▶ **WHAT IS BEING ASKED**
Your job is to retype all of the data word for word, leaving every image out.

▶ **DATA LINES**
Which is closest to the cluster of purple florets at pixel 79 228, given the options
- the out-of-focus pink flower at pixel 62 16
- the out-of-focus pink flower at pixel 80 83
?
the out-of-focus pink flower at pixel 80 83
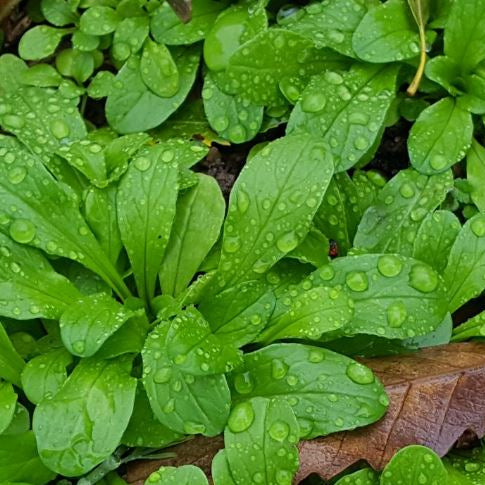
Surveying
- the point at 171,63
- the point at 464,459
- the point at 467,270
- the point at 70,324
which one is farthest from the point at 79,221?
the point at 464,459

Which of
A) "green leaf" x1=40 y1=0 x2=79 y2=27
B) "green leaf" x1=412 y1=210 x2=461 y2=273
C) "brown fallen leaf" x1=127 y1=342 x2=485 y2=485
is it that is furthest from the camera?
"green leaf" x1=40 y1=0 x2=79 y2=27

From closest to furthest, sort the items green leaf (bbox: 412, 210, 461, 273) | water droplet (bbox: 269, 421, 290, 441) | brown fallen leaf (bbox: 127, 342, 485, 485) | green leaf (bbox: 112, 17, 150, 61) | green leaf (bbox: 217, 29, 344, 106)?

▶ **REPLY TO THE EXERCISE**
Which is closest to the cluster of purple florets at pixel 79 228, given the options
- the out-of-focus pink flower at pixel 62 16
- the out-of-focus pink flower at pixel 80 83
?
the out-of-focus pink flower at pixel 80 83
Surveying
- the point at 171,63
- the point at 464,459
- the point at 467,270
- the point at 70,324
which one is farthest from the point at 79,221?
the point at 464,459

Which of
A) "green leaf" x1=40 y1=0 x2=79 y2=27
B) "green leaf" x1=412 y1=210 x2=461 y2=273
C) "brown fallen leaf" x1=127 y1=342 x2=485 y2=485
is it that is furthest from the camera?
"green leaf" x1=40 y1=0 x2=79 y2=27

From closest to furthest, sort the items green leaf (bbox: 412, 210, 461, 273) | water droplet (bbox: 269, 421, 290, 441) | brown fallen leaf (bbox: 127, 342, 485, 485) | green leaf (bbox: 112, 17, 150, 61) | green leaf (bbox: 217, 29, 344, 106)?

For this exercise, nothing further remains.